I pull my hands from the water and wipe them on my apron. Foam clings to my wrist. My heart starts to climb, a slow, deliberate ascent that has nothing to do with fear and everything to do with some old instinct that’s learned knocking means news, and news is never good.

Maybe it’s one of my father’s men. Maybe it’s a delivery. Maybe it’s—

I push the thought away before it can shape itself.

The hallway seems longer than it did this morning. Each step echoes, the sound swallowed by the old wallpaper and the stern faces in their frames. Ancestors stare down at me as I pass. Dark eyes, set mouths, thin-lipped women who probably never baked a cake in their lives. Women who knew how to bow and nod and obey without poisoning anyone.

I rest my hand on the door handle and let myself take one slow breath. In. Out. Calm.

When I open the door, the world narrows.

He fills the doorway like he belongs there. Broader than I remembered, taller too, though that might be because there’sno incense haze, no distance, no coffin between us now.

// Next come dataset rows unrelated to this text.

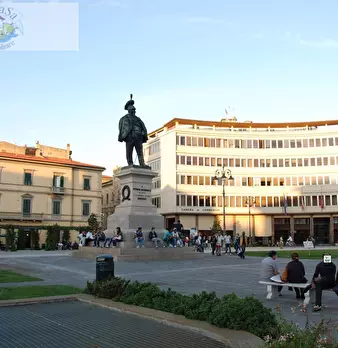 Foto annuncio 12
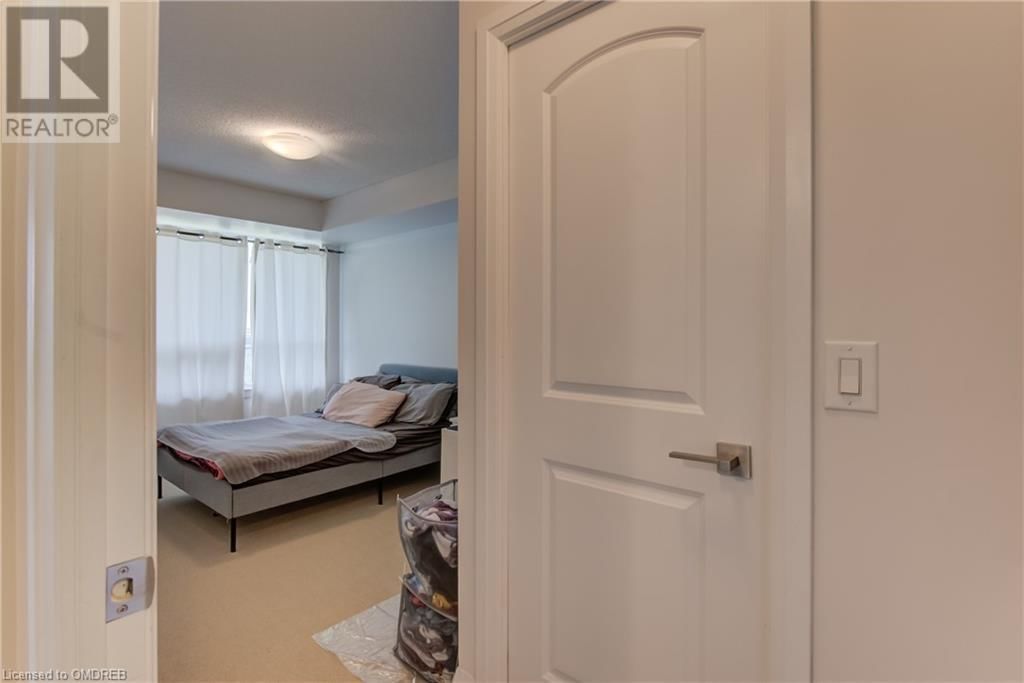 1070 SHEPPARD Avenue W Unit# 611 Image 28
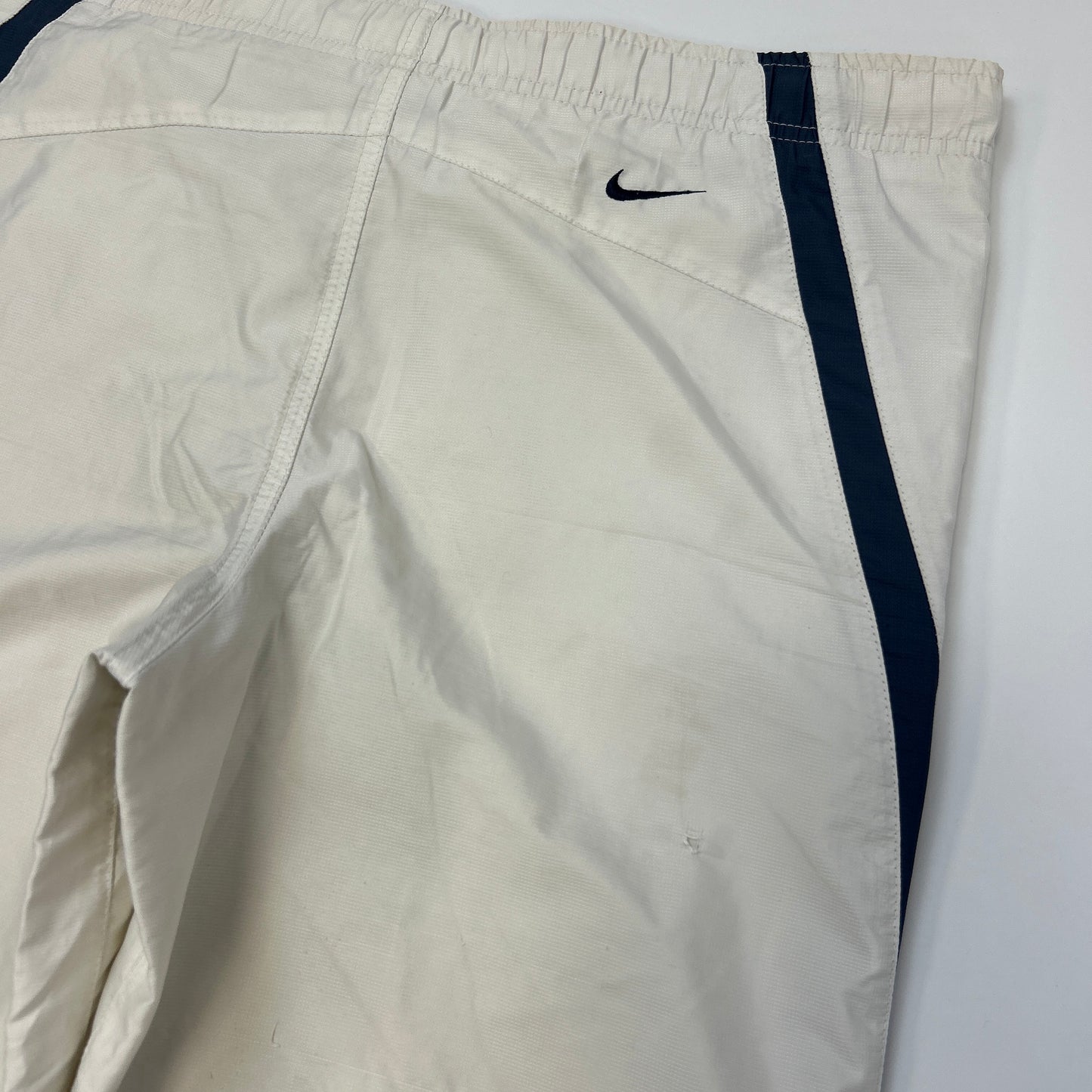 Nike Tn Track Pants (XS)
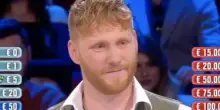 Affari Tuoi, beffa atroce per Klemens: finisce in disgrazia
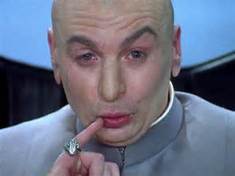 dr-evil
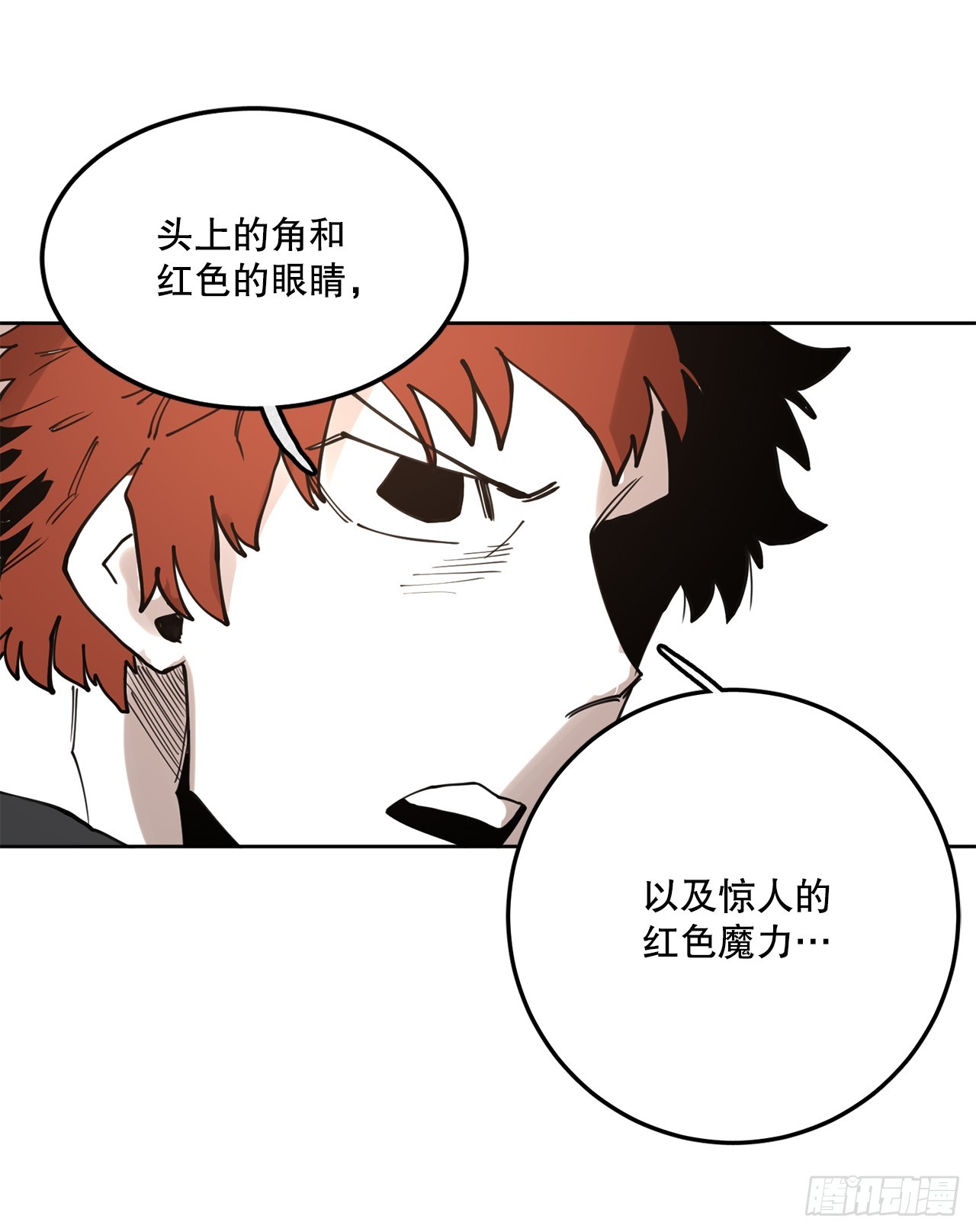 38.证据39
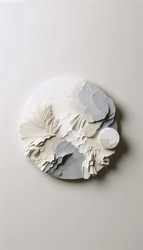 Similar image 22552745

Just a threshold.

His suit is dark, tailored in the kind of fabric that whispers of money and power and a life lived in rooms my father no longer gets invited into. His hair is neatly cut, his jaw shadowed with the beginning of stubble that makes him look a little less like a carved statue and a little more like a man who’s forgotten to sleep.

But it’s his eyes that hit me.

They’re the same as in the church. Sharp. Watching. Not in the way Piotr used to watch women like they were things to consume, but like I’m a problem he can’t stop turning over in his mind.

That same strange sensation rolls over my skin, like he strips away every layer of politeness and finds the person underneath I thought I’d buried with my mother.

For a second, I forget how to speak.

Then the training kicks in. Good daughters don’t stand and gape. Good Bratva women don’t let powerful men see them unsettled.

“Mr. Agapov.” My voice sounds almost steady. “My father isn’t home. You’ll have to come back later.”

One of Diomid’s brows twitches, just enough to show he hears the dismissal under the politeness. His gaze flicks past my shoulder, into the shadowed hallway beyond, then settles back on my face.

“I’m aware your father isn’t home,” he says quietly. His accent is cleaner than my father’s, smoother. Educated. “His car isn’t outside.”

My fingers curl against the wood of the door. “Then why…?”

“I did come to speak with him,” he says. “But it seems I’ve found you instead.”

The way he says it sends a small, involuntary ripple down my spine. As if finding me was what he wanted all along, even if he didn’t know it.

Heat flickers low in my stomach, shocking in its intensity. Completely, utterly inappropriate. I squeeze my fist until it hurts.